AUSGANGSTEXT:
HB Ludwigsburg wird vom Primus zum „hoffnungslosen Projekt“
Der deutsche Serienmeister im Frauen-Handball steht vor dem Aus. Folgen hat das für die Sport-Union Neckarsulm ebenso wie für Bundesliga und die Nationalmannschaft.

Noch flackert das Licht und lebt die Hoffnung, doch es scheint nur noch eine Frage der Zeit, bis es bei Serienmeister HB Ludwigsburg dunkel wird: Dem Schwergewicht des deutschen Frauen-Handballs ist das Geld ausgegangen. Welche Folgen das hat, hängt vor allem davon ab, ob der Verein im nächsten Jahr noch in der Bundesliga spielen wird. Fest steht nur: So wie bisher, wird es in der Barockstadt nicht weitergehen.
Welche Entscheidungen sind am Montag gefallen?
Meister HB Ludwigsburg hat mitgeteilt, dass er trotz Bemühungen seine „bestehende, über einen längeren Zeitraum entstandene, Finanzierungslücke“ in den vergangenen zwei Wochen seit der Anordnung des vorläufigen Insolvenzverfahrens nicht schließen konnte und dementsprechend keine wirtschaftliche Grundlage besteht, um die Spielerinnen an ihre Verträge zu binden. Daher hat die HB Ludwigsburg ihnen die Freigabe erteilt – wer möchte, kann sich einen neuen Verein suchen und ablösefrei wechseln.
Wie ist der Verein überhaupt in die finanzielle Schieflage geraten?

AUFGABEN:
1/ Schreibe den Artikel über HB Ludwigsburg wortgetreu ab, beginnend mit „HB Ludwigsburg wird“ und weiter bis einschließlich „am Montag gefallen?“.
2/ Setze den Artikel über HB Ludwigsburg nach seinem letzten Satz fort.
Die Zeilen werden für die Bearbeitung nicht gebraucht.

MATERIAL:
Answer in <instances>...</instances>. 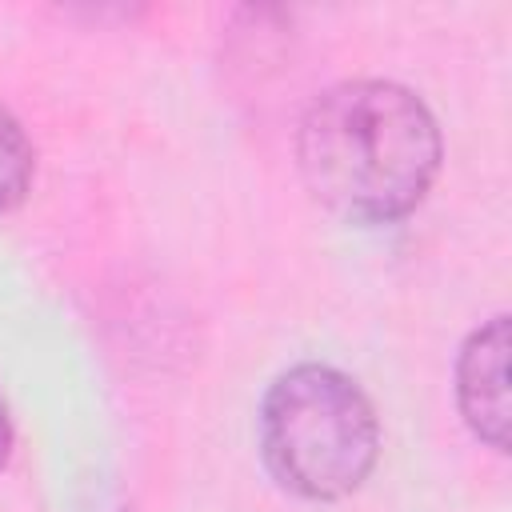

LÖSUNGEN:
1/
HB Ludwigsburg wird vom Primus zum „hoffnungslosen Projekt“
Der deutsche Serienmeister im Frauen-Handball steht vor dem Aus. Folgen hat das für die Sport-Union Neckarsulm ebenso wie für Bundesliga und die Nationalmannschaft.

Noch flackert das Licht und lebt die Hoffnung, doch es scheint nur noch eine Frage der Zeit, bis es bei Serienmeister HB Ludwigsburg dunkel wird: Dem Schwergewicht des deutschen Frauen-Handballs ist das Geld ausgegangen. Welche Folgen das hat, hängt vor allem davon ab, ob der Verein im nächsten Jahr noch in der Bundesliga spielen wird. Fest steht nur: So wie bisher, wird es in der Barockstadt nicht weitergehen.
Welche Entscheidungen sind am Montag gefallen?

2/
Schon vor Beginn der vergangenen Saison hatte Hauptsponsor Olymp angekündigt, zur Spielzeit 2025/2026 sein Engagement in Ludwigsburg zu reduzieren. Während der vergangenen Monate ist es den Vereinsverantwortlichen trotz diverser Versuche jedoch nicht gelungen, die ausbleibenden finanziellen Mittel durch neue Sponsoren oder veränderte Partnerkonstellationen auszugleichen. Zuletzt hielten sich hartnäckig Gerüchte über Gespräche mit dem österreichischen Getränkehersteller Red Bull, die jedoch letztlich erfolglos blieben. Ohne Großsponsor ist die Finanzlücke allerdings nicht zu schließen.
Dass der Verein vor rund zehn Jahren unter dem Dach der SG BBM Bietigheim zum sportlichen Höhenflug ansetzen konnte, war vor allem Mäzen Eberhard Bezner zu verdanken. Nun konnte jedoch auch der Senior-Chef von Olymp dem Verein nicht mehr helfen. Nach Informationen der „Sport Bild“ sollen sich inzwischen gar Verbindlichkeiten in Höhe von rund zwei Millionen Euro angehäuft haben.
Ist die HB Ludwigsburg damit endgültig Geschichte?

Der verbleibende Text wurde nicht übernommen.